Promoting good governance in all its aspects. This is probably the most critical area of reform, as it would underpin and sustain the implementation of the entire country strategy for faster and more equitable growth. Good governance should start from the top, with the political leadership setting the best example by clearly demonstrating a firm commitment to responsible policies and practices. At the same time, this example should permeate all branches of the administration, the judiciary, and society at large to ensure that public sector and corporate operations are conducted in an irreproachable manner and all forms of corruption are shunned.

Need for international support

In sum, in the period ahead, sub-Saharan African countries will have to make much greater efforts to achieve sustainable economic and social progress. Although priorities will necessarily differ, there is no doubt that stronger macroeconomic policies and structural reforms, coupled with good governance in all its aspects, will be critically important. The region will also need peace and security to realize its development goals. Thus, urgent steps must be taken to prevent conflicts and resolve disputes promptly.

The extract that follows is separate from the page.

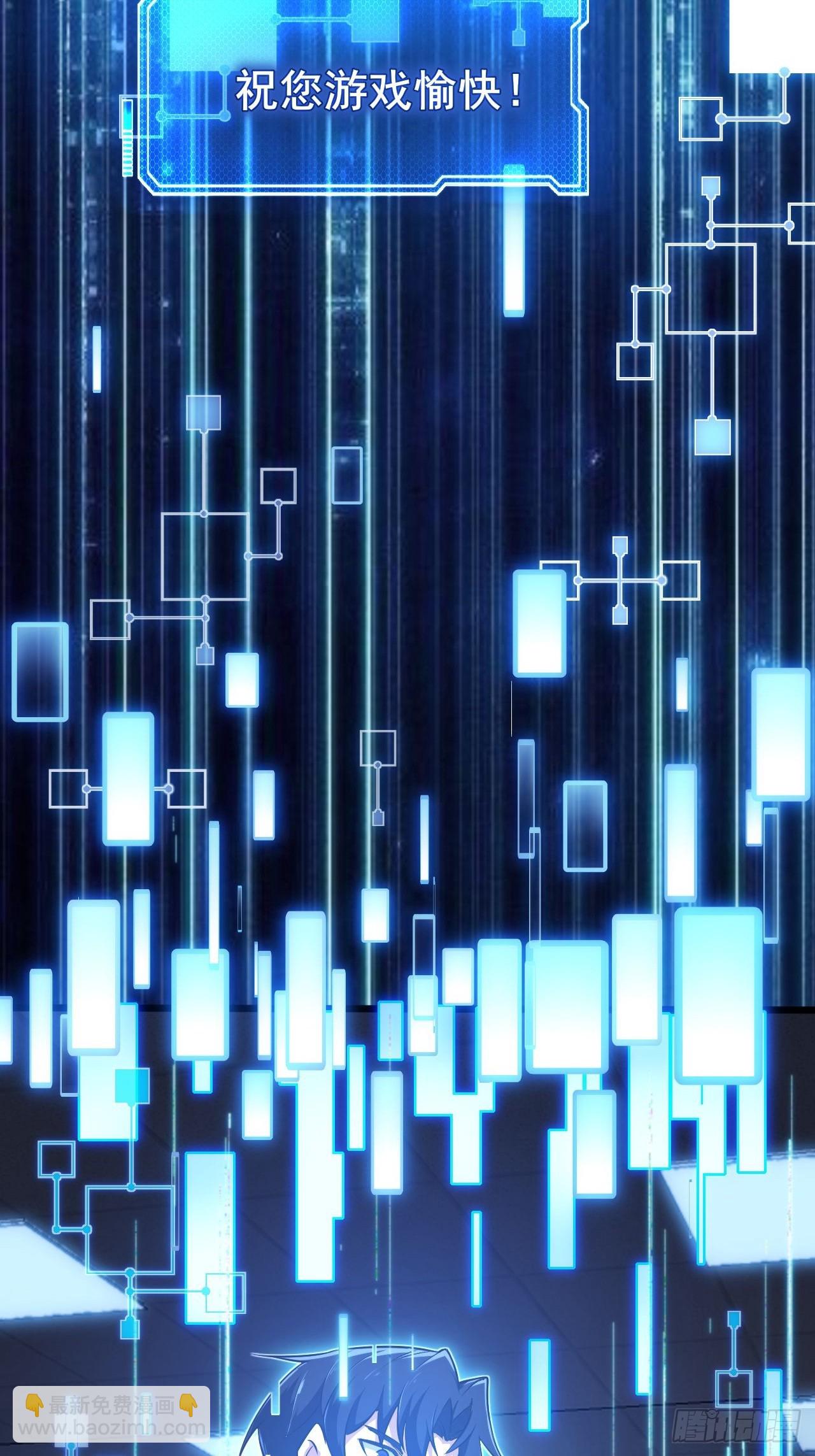 002 隐藏支线任务(1/2)-第3话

But, to have maximum impact and the best prospects for success, the reform programs of sub-Saharan African countries should be supported decisively by the international community in the context of a new partnership for development. Although several important initiatives have already been taken by industrial countries and multilateral institutions, including the IMF and the World Bank, these need to be broadened and deepened to ensure that all countries share the opportunities and benefits of globalization. The international community can make a vital contribution to Africa's progress by promoting steady, noninflationary growth in the world economy and strengthening the international financial architecture, thereby reducing the risks of major crises and destabilizing capital flows; actively supporting efforts to restore peace and security to war-torn countries; giving poor countries free access to industrial country markets, especially for agricultural products, textiles, and clothing, while starting a new, development-oriented trade round under the aegis of the World Trade Organization; providing deeper and faster debt relief to all eligible countries under the enhanced Heavily Indebted Poor Countries Initiative; and increasing substantially official development assistance in support of sound programs for reducing poverty and combating HIV/AIDS and other infectious diseases.

Evangelos A. Calamitsis is a former Director of the IMF's African Department.